** Document passage **
-- -- --

And just to make sure God got it, he carved the 215 word legal document
into a flat rock on the hillside. It is unknown if God ever took
delivery of the parcel, but Deed Rock remains as an enduring testament
to his unique faith.
Just as enduring,
modern rumors of dark curses and hangings swirl around the area. What
is the story with God’s Ten Acres? And why is it apparently the Devil’s
Playground today? Lets start at the beginning. . .
Solomon Parsons
Solomon
Parsons Jr. was born in 1800, son a Revolutionary War veteran, in
Leicester, Massachusetts. When he was 12 years old, his father bought a
farm in Worcester, which Solomon would call his home for the long length
of his extraordinary life.
Solomon Jr. came from a line of
religious men. His grandfather Rev. David Parsons was the first Puritan
minister in Leicester. His father Solomon was one of the original
members of the First Baptist Church in Worcester in 1812. The newly
formed Baptist movement, far from being the pillars of the community
they are today, where very much looked at askance and under considerable
negative pressure from the Puritan Church who clashed with their New
Testament teachings. This maverick religious streak was inherited by
Solomon Jr., and he was one of the founders and pioneers of the First
Methodist Episcopal Church in Worcester.
In his domestic life he was an
ardent and successful farmer and took "especial delight" in the
cultivation of the soil on the family farm in Valley Falls in
Worcester. He joined the local militia and was active from 1821 to 1831
as an officer in the Worcester Light Infantry, first as a Sergeant, and
later was commissioned as a Lieutenant in 1827. He married the
granddaughter of a Hessian soldier in 1828 and had 2 sons and 3
daughters.
Enter, William Miller
Like
so many people of that era, his life was forever changed by the Prophet
of Doom,
William
Miller. Mr. Miller was a Vermont farmer-turned-preacher who
prophesied the second appearing of Christ and the imminent end of the
world. His whirlwind tours across New England where the thundered his
end of the world message in the late 1830’s and early 1840’s fired the
imagination of the time. Whole communities were taken with the Millerite
fever, as the Second Adventists were popularly known.

-- -- --

** Assignment 1 **
According to the passage about Solomon Parsons, in what year was he commissioned as a Lieutenant?
** Assignment 2 **
Write out the part of the Solomon Parsons passage that opens with the words containing "And just to" and closes with "his unique faith.".
** Assignment 3 **
List every specific year the Solomon Parsons passage gives (leave out decades).

** Collected data **
-- -- --

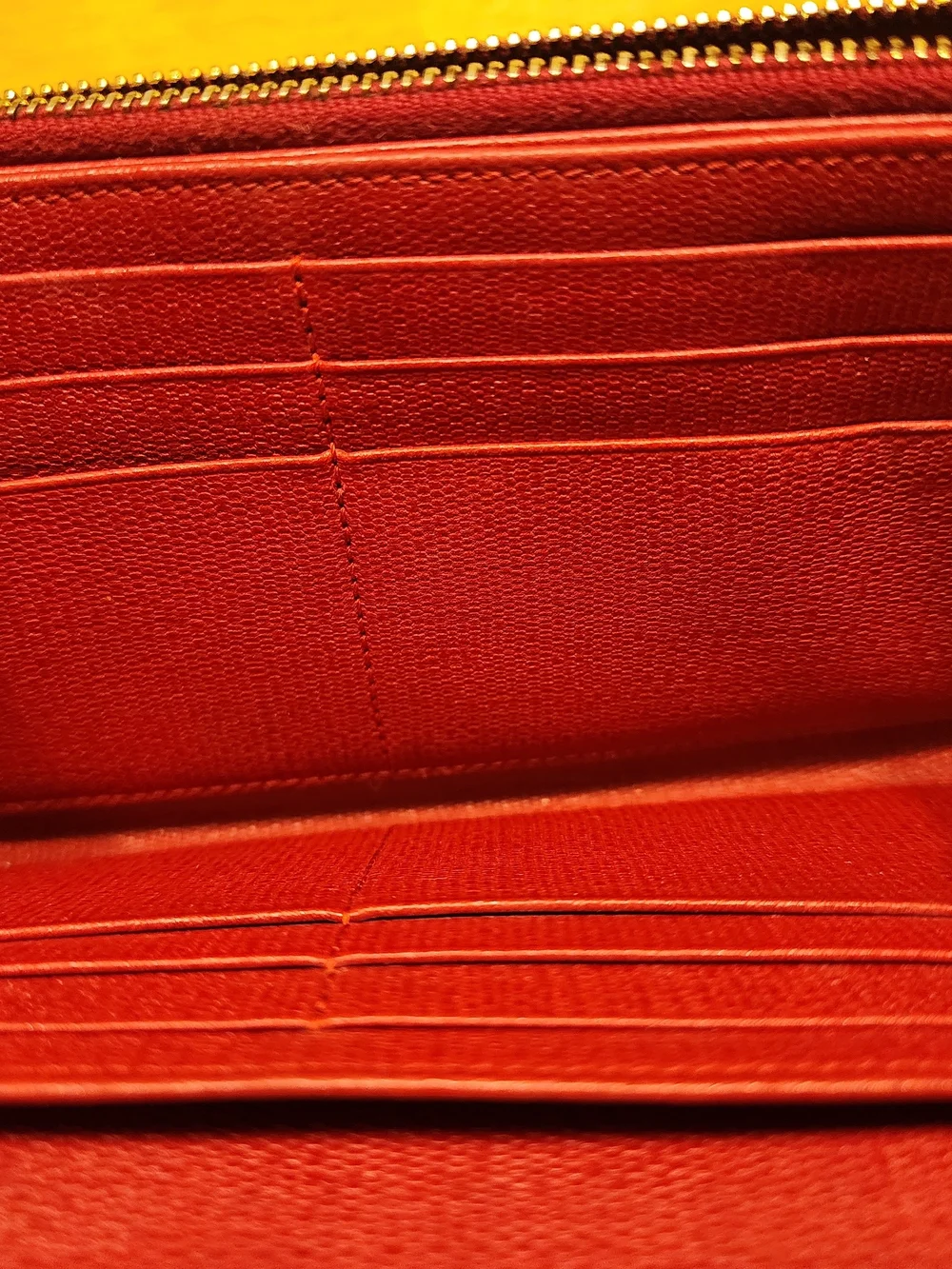 red textured leather Yves Saint Laurent Y-Line wallet gold-tone hardware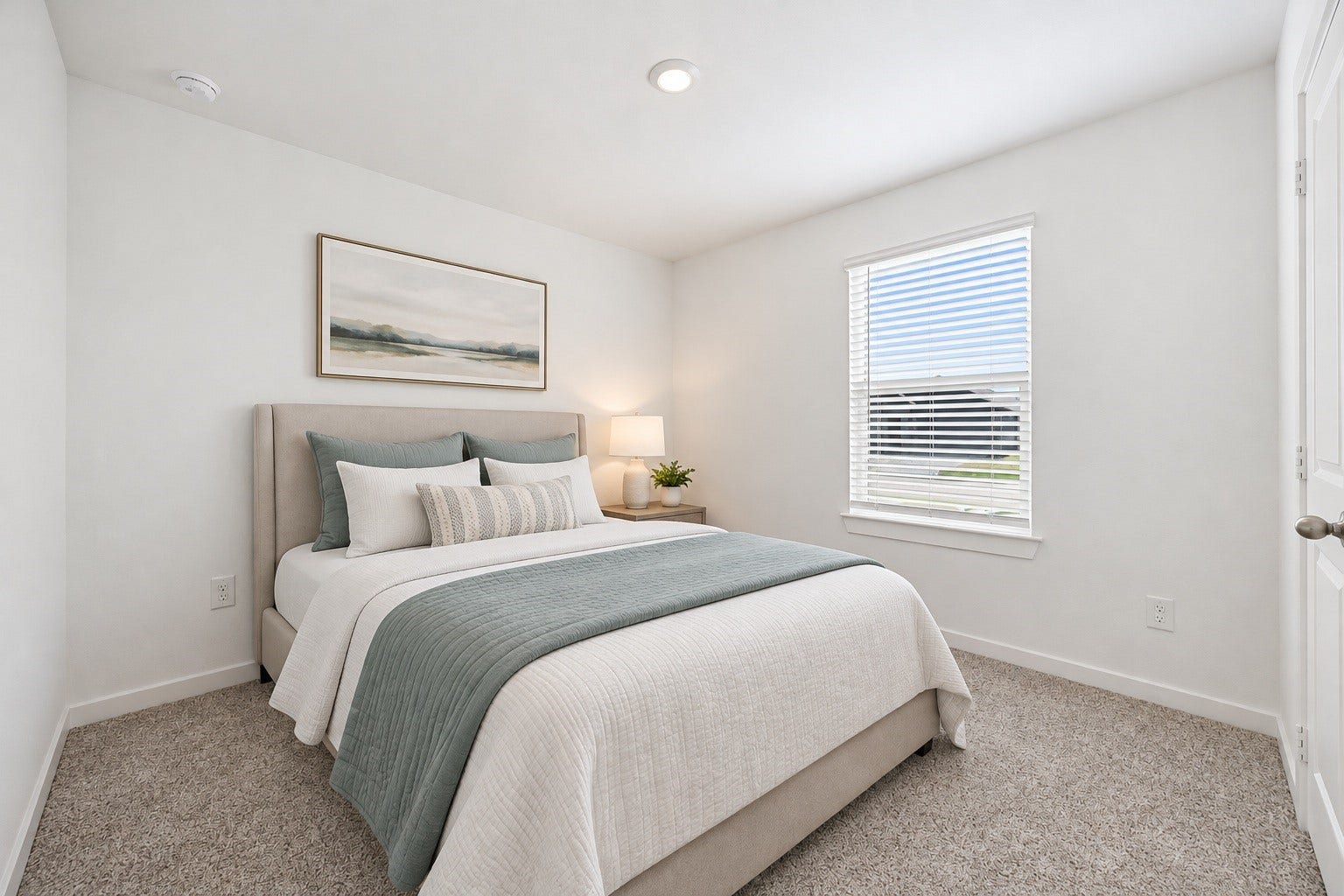 A secondary bedroom offers a bright, versatile space with plush carpet and a large window. Virtually staged.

-- -- --

** Exercise solution 1 **
1827

** Exercise solution 2 **
And just to make sure God got it, he carved the 215 word legal document
into a flat rock on the hillside. It is unknown if God ever took
delivery of the parcel, but Deed Rock remains as an enduring testament
to his unique faith.

** Exercise solution 3 **
1800, 1812, 1821, 1827, 1828, 1831